>>>>>

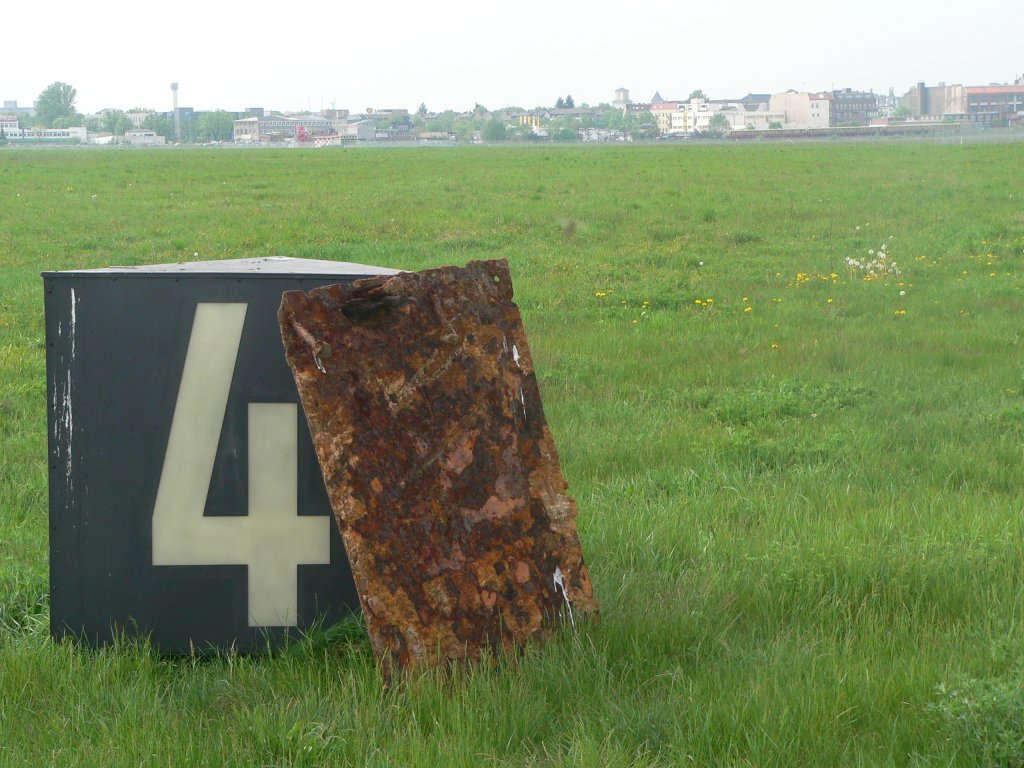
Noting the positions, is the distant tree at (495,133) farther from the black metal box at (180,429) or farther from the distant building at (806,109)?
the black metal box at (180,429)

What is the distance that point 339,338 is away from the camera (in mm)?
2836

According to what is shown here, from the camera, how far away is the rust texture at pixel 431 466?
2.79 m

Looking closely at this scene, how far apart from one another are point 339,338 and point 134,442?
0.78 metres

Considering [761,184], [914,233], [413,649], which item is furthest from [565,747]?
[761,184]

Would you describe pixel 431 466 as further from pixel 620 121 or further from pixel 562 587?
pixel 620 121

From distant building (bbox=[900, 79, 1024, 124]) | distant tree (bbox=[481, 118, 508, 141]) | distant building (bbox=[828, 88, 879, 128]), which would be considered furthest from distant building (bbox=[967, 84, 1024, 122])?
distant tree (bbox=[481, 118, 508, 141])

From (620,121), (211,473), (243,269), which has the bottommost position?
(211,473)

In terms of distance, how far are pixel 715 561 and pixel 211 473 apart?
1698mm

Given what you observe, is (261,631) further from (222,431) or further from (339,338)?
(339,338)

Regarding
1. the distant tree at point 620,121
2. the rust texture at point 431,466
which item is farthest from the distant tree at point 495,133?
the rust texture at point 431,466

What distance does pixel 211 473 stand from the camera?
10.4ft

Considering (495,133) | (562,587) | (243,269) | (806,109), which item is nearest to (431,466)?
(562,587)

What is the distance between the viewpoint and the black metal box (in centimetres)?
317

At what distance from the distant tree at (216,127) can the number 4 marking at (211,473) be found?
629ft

<<<<<

| WHAT IS ASKED |
Quote each entry above verbatim and drop the pictures.

| THE ANSWER |
Noting the positions, is the distant tree at (495,133) farther from the black metal box at (180,429) or farther from the distant building at (806,109)?
the black metal box at (180,429)

What is the distance that point 339,338 is away from the camera (in mm)?
2836

According to what is shown here, from the camera, how far away is the rust texture at pixel 431 466?
2.79 m

Looking closely at this scene, how far apart from one another are point 339,338 and point 134,442?
0.78 metres

Considering [761,184], [914,233], [413,649], which item is furthest from [565,747]?
[761,184]

Would you describe pixel 431 466 as further from pixel 620 121 or further from pixel 562 587?
pixel 620 121

From distant building (bbox=[900, 79, 1024, 124]) | distant tree (bbox=[481, 118, 508, 141]) | distant building (bbox=[828, 88, 879, 128]), which would be considered furthest from distant building (bbox=[967, 84, 1024, 122])?
distant tree (bbox=[481, 118, 508, 141])

From (620,121), (211,473), (243,269), which has the bottommost position?
(211,473)

In terms of distance, how far are pixel 715 561 and pixel 211 473 apart?
1698mm

Given what you observe, is (261,631) further from (222,431) or further from (339,338)?
(339,338)

Regarding
1. the distant tree at point 620,121
2. the rust texture at point 431,466
which item is farthest from the distant tree at point 495,133?
the rust texture at point 431,466

What distance does pixel 211 473 stand from the camera?
10.4ft

Considering (495,133) | (562,587) | (243,269) | (806,109), which item is nearest to (431,466)?
(562,587)

What is the distance between the viewpoint and the black metal box (in centimetres)?
317

At what distance from the distant tree at (216,127) can the number 4 marking at (211,473) be found?
629ft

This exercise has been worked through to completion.